To enhance anthralin efficacy against psoriasis and reduce its notorious side effects, it was loaded into various liposomal and ethosomal preparations. The nanocarriers were characterized for drug encapsulation efficiency, size, morphology and compatibility between various components. Optimum formulations were dispersed in various gel bases and drug release kinetics were studied. Clinical efficacy and safety of liposomal and ethosomal Pluronic®F-127 gels were evaluated in patients having psoriasis (clinicaltrials.gov identifier is NCT03348462). Safety was assessed by recording various adverse events. Drug encapsulation efficiency ≥97.2% and ≥77% were obtained for liposomes and ethosomes, respectively. Particle sizes of 116 to 199 nm and 146 to 381 nm were observed for liposomes and ethosomes, respectively. Fourier-Transform infrared (FT-IR) spectroscopy and differential scanning calorimetry (DSC) studies confirmed the absence of interaction between anthralin and various nanocarrier components. Tested gel bases showed excellent ability to sustain drug release. At baseline, the patients had a median Psoriasis Area and Severity Index (PASI) of 3.4 for liposomes and 3.6 for ethosomes without significant difference. After treatment, mean PASI change was -68.66% and -81.84% for liposomes and ethosomes, respectively with a significant difference in favor of ethosomes. No adverse effects were detected in both groups. Anthralin ethosomes could be considered as a potential treatment of psoriasis.

Keywords: anthralin; ethosomes; liposomes; psoriasis; topical drug delivery.

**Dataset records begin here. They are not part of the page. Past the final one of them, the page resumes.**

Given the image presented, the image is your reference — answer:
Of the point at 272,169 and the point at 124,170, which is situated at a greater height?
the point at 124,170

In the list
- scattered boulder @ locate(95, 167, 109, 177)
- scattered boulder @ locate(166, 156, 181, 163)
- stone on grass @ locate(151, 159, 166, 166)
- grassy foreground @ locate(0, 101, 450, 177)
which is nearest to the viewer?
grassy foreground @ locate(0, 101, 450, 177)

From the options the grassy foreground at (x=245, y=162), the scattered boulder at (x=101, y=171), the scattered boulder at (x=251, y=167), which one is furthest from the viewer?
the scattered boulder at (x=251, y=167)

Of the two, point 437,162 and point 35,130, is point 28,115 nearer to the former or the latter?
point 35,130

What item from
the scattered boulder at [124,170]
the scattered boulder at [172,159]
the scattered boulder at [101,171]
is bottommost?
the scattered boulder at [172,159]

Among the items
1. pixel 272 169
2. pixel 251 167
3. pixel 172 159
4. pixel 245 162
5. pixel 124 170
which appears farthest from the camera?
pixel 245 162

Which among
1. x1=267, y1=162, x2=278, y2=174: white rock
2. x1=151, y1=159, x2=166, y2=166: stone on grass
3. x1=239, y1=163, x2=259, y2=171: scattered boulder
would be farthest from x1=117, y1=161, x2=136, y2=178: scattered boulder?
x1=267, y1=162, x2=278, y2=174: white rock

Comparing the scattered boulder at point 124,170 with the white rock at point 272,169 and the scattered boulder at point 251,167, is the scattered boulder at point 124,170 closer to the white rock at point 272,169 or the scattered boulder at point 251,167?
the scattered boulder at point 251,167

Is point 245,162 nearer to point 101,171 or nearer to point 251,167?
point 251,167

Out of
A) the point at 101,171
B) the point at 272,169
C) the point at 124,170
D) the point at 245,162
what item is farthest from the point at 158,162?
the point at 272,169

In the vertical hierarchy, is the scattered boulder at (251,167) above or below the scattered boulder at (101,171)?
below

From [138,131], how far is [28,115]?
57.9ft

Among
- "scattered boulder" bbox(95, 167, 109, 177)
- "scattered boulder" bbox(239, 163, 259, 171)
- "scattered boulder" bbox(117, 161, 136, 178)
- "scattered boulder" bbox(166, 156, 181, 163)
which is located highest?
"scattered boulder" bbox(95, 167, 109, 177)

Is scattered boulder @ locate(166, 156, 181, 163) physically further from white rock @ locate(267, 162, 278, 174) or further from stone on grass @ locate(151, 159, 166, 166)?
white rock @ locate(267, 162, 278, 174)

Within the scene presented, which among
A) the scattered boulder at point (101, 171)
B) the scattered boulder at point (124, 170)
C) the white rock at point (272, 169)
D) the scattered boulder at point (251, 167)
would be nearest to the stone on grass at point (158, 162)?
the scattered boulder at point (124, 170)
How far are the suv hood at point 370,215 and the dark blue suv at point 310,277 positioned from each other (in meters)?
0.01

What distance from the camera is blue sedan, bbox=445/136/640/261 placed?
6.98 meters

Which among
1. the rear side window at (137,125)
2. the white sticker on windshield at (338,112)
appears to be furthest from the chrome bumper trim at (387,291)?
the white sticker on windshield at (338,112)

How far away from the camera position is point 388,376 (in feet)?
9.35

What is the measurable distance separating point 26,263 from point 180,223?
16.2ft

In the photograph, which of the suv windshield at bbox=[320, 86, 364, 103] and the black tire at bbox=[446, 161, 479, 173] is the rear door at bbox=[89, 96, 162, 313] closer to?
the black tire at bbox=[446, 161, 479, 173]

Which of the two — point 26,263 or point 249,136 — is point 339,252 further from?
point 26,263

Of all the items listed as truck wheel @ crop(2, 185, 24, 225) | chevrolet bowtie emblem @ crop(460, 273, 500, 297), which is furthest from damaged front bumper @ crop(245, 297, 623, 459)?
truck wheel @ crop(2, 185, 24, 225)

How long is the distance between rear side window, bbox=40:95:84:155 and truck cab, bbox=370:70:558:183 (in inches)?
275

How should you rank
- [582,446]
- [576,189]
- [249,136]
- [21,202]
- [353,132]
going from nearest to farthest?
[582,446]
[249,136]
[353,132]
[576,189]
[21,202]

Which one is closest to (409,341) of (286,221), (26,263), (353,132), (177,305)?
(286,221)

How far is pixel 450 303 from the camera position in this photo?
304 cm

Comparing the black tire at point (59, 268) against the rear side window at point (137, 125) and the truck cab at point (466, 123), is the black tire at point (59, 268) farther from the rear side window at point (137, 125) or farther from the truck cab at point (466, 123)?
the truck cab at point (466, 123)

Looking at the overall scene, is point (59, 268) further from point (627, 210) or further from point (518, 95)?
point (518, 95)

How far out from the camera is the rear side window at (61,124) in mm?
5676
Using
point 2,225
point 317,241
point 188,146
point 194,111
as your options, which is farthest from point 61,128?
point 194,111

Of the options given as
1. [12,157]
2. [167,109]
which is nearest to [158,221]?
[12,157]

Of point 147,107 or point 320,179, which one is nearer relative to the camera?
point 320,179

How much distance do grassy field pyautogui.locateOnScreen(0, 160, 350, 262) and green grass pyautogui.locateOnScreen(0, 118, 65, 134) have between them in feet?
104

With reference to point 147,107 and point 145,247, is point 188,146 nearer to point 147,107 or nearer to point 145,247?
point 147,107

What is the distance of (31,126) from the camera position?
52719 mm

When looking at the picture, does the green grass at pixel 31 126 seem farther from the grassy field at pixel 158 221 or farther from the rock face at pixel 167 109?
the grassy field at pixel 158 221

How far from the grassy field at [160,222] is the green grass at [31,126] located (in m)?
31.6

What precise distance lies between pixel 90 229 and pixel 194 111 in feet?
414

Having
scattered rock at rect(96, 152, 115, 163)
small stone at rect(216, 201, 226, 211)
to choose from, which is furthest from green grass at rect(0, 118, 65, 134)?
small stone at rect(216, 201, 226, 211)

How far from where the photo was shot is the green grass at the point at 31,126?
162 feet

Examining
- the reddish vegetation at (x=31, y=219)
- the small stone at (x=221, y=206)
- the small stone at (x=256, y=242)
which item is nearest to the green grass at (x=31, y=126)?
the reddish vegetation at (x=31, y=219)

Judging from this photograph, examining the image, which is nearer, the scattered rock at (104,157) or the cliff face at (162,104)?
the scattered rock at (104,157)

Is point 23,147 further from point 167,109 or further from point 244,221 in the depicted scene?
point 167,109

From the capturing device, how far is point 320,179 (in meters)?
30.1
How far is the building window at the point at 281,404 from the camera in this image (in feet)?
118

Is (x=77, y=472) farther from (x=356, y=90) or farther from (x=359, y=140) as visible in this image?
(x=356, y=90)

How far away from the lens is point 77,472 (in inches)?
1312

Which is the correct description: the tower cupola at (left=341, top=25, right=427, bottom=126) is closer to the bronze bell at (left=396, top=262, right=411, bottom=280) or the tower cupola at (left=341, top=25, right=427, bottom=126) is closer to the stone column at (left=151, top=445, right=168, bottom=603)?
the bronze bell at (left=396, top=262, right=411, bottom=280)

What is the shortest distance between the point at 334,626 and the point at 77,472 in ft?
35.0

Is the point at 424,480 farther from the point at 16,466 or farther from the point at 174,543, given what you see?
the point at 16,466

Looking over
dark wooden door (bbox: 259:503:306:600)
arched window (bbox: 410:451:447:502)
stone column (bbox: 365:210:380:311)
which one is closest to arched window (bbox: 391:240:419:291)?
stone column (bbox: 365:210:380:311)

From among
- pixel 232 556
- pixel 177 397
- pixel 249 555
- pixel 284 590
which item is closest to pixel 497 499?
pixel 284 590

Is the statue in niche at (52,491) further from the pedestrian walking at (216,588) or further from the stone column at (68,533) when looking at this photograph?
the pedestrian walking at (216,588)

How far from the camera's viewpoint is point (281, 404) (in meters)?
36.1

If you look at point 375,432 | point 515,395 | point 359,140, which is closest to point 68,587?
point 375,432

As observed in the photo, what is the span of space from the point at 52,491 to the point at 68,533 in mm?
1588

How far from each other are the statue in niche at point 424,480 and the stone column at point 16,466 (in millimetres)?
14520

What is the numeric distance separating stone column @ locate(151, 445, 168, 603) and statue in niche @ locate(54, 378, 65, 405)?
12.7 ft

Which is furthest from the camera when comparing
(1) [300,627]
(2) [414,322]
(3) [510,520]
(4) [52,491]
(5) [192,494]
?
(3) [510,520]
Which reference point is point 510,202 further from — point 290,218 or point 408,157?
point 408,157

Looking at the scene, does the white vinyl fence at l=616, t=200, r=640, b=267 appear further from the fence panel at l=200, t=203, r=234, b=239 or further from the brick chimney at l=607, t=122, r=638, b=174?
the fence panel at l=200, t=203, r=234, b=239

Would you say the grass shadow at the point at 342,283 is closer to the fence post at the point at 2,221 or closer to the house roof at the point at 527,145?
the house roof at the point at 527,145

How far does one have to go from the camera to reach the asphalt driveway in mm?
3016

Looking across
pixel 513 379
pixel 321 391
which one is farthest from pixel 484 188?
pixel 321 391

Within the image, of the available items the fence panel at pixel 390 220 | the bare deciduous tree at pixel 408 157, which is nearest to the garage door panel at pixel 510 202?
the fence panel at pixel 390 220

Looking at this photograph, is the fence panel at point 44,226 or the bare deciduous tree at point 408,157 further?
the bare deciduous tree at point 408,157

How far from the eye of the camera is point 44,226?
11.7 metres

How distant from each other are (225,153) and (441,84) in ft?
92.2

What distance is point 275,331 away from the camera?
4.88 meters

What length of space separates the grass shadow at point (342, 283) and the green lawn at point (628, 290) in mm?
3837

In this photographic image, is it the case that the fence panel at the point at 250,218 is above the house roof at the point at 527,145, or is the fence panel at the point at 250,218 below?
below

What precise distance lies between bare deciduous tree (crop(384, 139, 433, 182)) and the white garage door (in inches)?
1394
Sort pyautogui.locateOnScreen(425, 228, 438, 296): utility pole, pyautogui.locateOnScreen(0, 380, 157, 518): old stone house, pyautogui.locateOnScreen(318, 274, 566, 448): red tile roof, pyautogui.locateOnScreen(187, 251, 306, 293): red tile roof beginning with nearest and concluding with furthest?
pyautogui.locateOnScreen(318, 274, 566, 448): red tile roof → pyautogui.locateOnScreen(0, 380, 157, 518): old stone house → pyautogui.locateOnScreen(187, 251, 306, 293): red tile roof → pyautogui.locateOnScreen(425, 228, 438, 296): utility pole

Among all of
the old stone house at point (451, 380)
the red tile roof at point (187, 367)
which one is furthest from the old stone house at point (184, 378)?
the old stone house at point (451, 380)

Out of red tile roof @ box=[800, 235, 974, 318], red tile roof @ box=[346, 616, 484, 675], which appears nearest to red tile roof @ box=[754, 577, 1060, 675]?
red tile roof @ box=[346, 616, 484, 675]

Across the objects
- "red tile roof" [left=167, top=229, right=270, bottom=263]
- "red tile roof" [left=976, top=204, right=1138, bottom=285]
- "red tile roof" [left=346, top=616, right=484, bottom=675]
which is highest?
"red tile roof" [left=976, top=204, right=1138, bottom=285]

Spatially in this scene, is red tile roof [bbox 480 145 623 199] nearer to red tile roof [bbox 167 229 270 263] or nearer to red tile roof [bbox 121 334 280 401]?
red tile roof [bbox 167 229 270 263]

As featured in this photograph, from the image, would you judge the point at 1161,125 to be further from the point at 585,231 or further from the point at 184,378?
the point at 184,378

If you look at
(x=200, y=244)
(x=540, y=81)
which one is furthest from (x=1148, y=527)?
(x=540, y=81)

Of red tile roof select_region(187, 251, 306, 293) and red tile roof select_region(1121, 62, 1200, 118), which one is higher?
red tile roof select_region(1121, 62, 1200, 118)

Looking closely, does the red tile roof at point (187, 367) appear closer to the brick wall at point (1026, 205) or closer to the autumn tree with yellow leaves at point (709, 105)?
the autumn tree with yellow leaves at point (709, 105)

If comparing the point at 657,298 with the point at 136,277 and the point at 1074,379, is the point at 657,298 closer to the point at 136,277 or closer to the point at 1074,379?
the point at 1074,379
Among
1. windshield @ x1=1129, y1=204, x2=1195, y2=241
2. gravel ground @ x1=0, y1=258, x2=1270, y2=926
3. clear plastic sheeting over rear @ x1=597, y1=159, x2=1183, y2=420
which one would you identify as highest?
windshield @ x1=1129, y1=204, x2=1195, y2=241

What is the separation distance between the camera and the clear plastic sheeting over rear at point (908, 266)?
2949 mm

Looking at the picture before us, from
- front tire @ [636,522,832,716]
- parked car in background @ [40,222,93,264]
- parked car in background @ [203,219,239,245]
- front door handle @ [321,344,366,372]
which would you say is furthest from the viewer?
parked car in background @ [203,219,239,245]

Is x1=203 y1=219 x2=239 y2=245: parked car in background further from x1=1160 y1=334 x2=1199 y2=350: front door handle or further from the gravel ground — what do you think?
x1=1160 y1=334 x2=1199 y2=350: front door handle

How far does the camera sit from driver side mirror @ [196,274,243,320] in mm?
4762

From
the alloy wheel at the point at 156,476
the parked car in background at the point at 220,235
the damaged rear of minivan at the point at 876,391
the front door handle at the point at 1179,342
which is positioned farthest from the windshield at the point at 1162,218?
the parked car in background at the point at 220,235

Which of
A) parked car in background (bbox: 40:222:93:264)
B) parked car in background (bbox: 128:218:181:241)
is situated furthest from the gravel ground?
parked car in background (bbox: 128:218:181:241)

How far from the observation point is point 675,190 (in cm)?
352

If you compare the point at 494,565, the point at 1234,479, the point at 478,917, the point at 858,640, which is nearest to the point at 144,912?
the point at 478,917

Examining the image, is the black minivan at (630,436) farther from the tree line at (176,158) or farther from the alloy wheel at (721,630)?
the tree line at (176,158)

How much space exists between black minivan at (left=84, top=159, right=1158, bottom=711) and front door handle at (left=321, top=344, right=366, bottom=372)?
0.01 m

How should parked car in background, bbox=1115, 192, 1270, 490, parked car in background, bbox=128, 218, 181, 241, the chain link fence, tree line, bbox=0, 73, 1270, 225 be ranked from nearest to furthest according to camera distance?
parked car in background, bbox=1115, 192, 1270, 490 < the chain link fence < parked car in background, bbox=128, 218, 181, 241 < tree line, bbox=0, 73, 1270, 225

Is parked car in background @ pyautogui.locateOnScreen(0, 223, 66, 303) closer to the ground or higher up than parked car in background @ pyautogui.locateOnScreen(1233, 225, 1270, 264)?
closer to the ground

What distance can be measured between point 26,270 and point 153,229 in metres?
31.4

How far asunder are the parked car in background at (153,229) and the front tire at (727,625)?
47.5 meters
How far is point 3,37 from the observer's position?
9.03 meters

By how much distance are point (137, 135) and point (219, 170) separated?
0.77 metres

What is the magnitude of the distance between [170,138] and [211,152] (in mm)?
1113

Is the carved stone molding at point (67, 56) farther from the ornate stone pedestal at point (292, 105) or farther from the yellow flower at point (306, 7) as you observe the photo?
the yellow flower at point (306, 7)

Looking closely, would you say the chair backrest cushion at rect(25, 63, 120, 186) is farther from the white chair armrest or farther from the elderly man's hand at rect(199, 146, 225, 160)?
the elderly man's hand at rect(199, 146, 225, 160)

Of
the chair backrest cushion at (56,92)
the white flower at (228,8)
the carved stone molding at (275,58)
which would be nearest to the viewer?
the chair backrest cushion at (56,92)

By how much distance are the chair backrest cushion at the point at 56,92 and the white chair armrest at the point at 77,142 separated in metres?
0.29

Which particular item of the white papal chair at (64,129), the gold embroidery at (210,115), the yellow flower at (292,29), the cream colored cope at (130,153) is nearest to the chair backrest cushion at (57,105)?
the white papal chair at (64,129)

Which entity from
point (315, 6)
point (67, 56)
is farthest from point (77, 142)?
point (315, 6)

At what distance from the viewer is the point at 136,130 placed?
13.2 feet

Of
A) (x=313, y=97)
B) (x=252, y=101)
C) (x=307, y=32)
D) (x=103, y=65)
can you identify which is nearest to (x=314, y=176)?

Conflict of interest statement

The authors declare no conflict of interest.

Figures

Figure 1
Figure 1
TEM photomicrographs of liposome formulation L5 (A) and ethosome formulation E4 (B).
Figure 2
Figure 2
(A): Differential scanning calorimetry (DSC) thermograms of anthralin, PL-90G, cholesterol, liposome physical mixture and anthralin liposomes (L5). (B): DSC thermograms of anthralin, PL-90G, ethosome physical mixture, and anthralin ethosomes (E4).
Figure 3
Figure 3
(A): Fourier-Transform infrared (FT-IR) spectra of anthralin, PL-90G, cholesterol, liposome physical mixture and anthralin liposomes (L5). (B): FT-IR spectra of anthralin, PL-90G, ethosome physical mixture, and anthralin ethosomes (E4).
Figure 4
Figure 4
In vitro cumulative percent anthralin released as a function of time from anthralin-loaded liposomes (L5) and anthralin-loaded liposomes suspended into various gel bases (A) and from anthralin-loaded ethosomes (E4) and anthralin-loaded ethosomes suspended into various gel bases (B).
Figure 5
Figure 5
Ex vivo permeation profiles of anthralin from different preparations through rat abdominal skin.
Figure 6
Figure 6
(A) A 44-year old male patient with a psoriasis vulgaris lesion on the dorsum of the right hand before treatment. (B) The same patient after 3 weeks of treatment with anthralin liposomal gel preparation showing marked improvement (Group I). (C) A 50-year old female patient with psoriasis vulgaris on the extensor surface of the right leg before treatment. (D) The same patient showing a marked improvement after 3 weeks of treatment with anthralin ethosomal gel preparation (Group II).
Figure 7
Figure 7
Histopathological manifestation of psoriasis vulgaris. (A) and (B) before and after treatment with anthralin liposomal gel preparation, respectively (Group I). (C) and (D) before and after treatment with anthralin ethosomal gel preparation, respectively (Group II). Magnification (10×, hematoxylin and eosin stain).